A moeda brasileira, o real, registrou uma queda de 17% em relação ao dólar até meados de junho, configurando o pior desempenho entre as principais moedas do mundo no período. A Bolsa de Valores de São Paulo também refletiu o pessimismo, com uma perda de 8% de seu valor, contrastando com a recuperação observada em outros mercados emergentes.
Os investidores têm receio quanto ao compromisso do atual presidente, Luiz Inácio Lula da Silva, com políticas fiscais e monetárias responsáveis. A desconfiança é alimentada, em parte, pelo renovado interesse de Lula em um Estado mais intervencionista. No entanto, em um movimento para acalmar os ânimos, tanto Lula quanto sua esposa, Rosângela “Janja” da Silva, manifestaram apoio ao ministro da Fazenda, Fernando Haddad, e seus esforços para reduzir o déficit fiscal. Como resultado, o real recuperou cerca de 5% desde o início do mês, e a bolsa também apresentou alta.
Contudo, os sinais emitidos pelo governo são confusos. O aumento nos gastos públicos, a interferência em empresas estatais e as críticas frequentes ao presidente do Banco Central, Roberto Campos Neto, contribuem para a insegurança dos investidores. Campos Neto, que ocupa um cargo formalmente independente desde 2021, tem mandato até o final deste ano, juntamente com dois outros membros do conselho do banco. Caso o Senado aprove, o governo poderá substituir esses membros, resultando em um conselho majoritariamente indicado por Lula.
A preocupação fiscal é imediata. Após dois anos de superávits primários, o Fundo Monetário Internacional (FMI) estima que o Brasil encerrou 2023 com um déficit primário de 2% do PIB. A expectativa é que esse valor caia para 0,7% este ano. A política fiscal frouxa tem exigido uma política monetária restritiva para controlar a inflação, o que, por sua vez, aumentou o déficit global para 9,4% nos 12 meses até junho, comparado a 5,8% no mesmo período de 2022-2023. A dívida pública, que era de 60% do PIB em 2011, subiu para 85% e pode atingir 95% em 2029, segundo o FMI.
Parte deste aumento no déficit pode ser atribuída ao ex-presidente Jair Bolsonaro. Sua gestão deu ao Congresso mais liberdade para gastar, eliminou impostos sobre combustíveis e aumentou os pagamentos de previdência social. Ele também adiou o pagamento de precatórios, resultando em uma dívida de quase R$ 90 bilhões que o governo teve de quitar.

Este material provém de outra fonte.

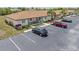Charming condo exterior featuring well-manicured landscaping and convenient parking at 25275 Rampart Blvd # 1504, Punta Gorda, FL 33983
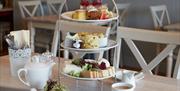 A selection of cakes, sandwiches and scones, displayed on an afternoon tea stand.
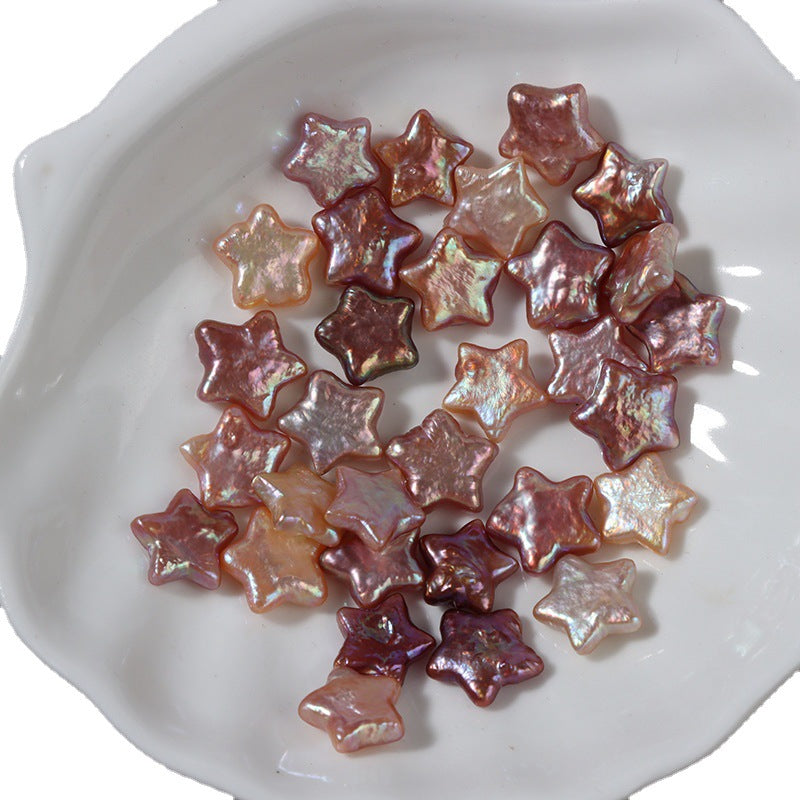 Star-shaped baroque freshwater pearls in golden and purple tones on a white ceramic plate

Ainda assim, a maior parte do déficit não é herdada. Em 2023, os gastos aumentaram 13% em termos reais. Lula expandiu as transferências para os pobres e aumentou o salário mínimo acima da inflação. Os gastos com seguridade social subiram 10%, impulsionados por um aumento suspeito no número de requerentes por invalidez. Além disso, mudanças nas regras de vinculação dos gastos com educação e saúde ao aumento das receitas federais, e não à inflação, elevaram os custos em R$ 50 bilhões no ano passado.

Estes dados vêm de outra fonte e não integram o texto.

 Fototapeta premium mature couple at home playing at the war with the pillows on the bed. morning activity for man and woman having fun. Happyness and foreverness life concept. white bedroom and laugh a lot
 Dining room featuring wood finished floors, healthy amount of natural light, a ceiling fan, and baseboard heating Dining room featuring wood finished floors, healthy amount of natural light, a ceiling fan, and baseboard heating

As inundações no Sul do país e novas políticas industriais também contribuíram para o aumento dos gastos. Lula nomeou um aliado para dirigir a Petrobras, o que gerou preocupações sobre um possível retorno à má gestão.

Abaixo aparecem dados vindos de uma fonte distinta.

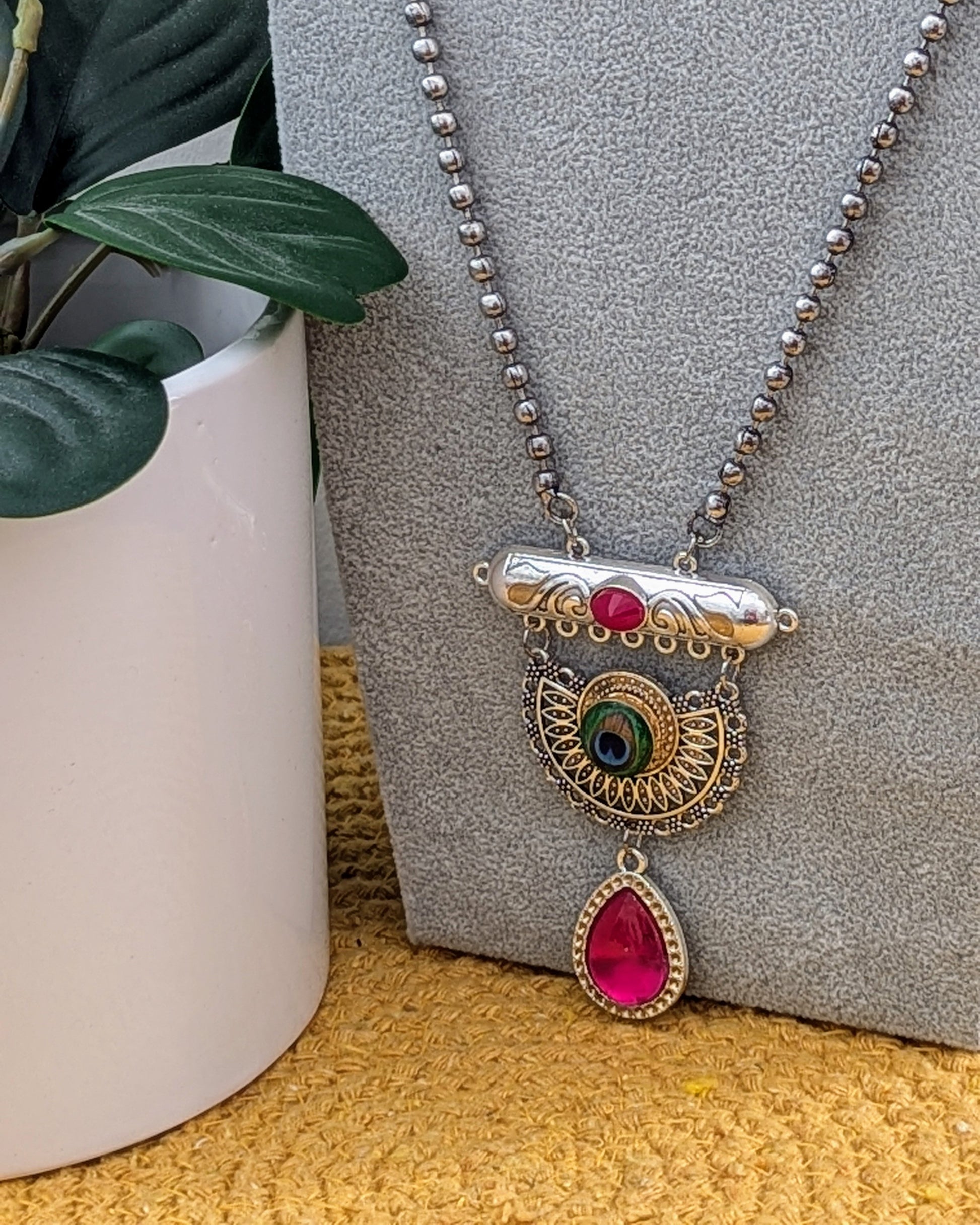 A long oxidized silver necklace with a statement peacock color design and matching earrings. Pick-up in Ajax Ontario. Worldwide shipping available. Perfect for weddings, festival jewelry, indian Jewelry, kids jewelry, kundan jewelry, gifting, costume jewelry, fashion jewelry, Eid, onam, Diwali, karwachauth, navratri. Free shipping available. Jewelry for women. Indian jewelry in ajax toronto Canada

Para estabilizar a dívida, Fernando Haddad estabeleceu um novo arcabouço fiscal que limita o aumento dos gastos do governo a 2,5% em termos reais por ano. Ele prometeu eliminar o déficit primário este ano e registrar superávits nos próximos anos. No entanto, após perceber que as despesas estavam superando as receitas, Haddad pediu ao Congresso que afrouxasse as metas fiscais. Os investidores temem que o governo não esteja comprometido com o equilíbrio das contas.
Os receios são exacerbados pelas críticas de Lula ao Banco Central. O Partido dos Trabalhadores moveu uma ação contra Campos Neto para impedi-lo de fazer declarações políticas, após um jantar com o governador de São Paulo, Tarcísio de Freitas, que é visto como um possível adversário de Lula nas próximas eleições presidenciais.
Apesar das dificuldades, Haddad tem tentado manter as contas públicas em ordem, aumentando as receitas através de novos impostos e cortes orçamentários. Ele prometeu revisar os pagamentos da previdência social, o que pode gerar uma economia substancial.
Embora o Banco Central tenha reservas de US$ 360 bilhões e quase toda a dívida pública esteja em moeda local, a situação é preocupante. A população está envelhecendo, a produtividade é baixa e a infraestrutura é deficiente. Tanto o presidente quanto o Congresso parecem acreditar que altos preços das commodities e subsídios irão revitalizar a economia, mas há poucas evidências que apoiem essa visão.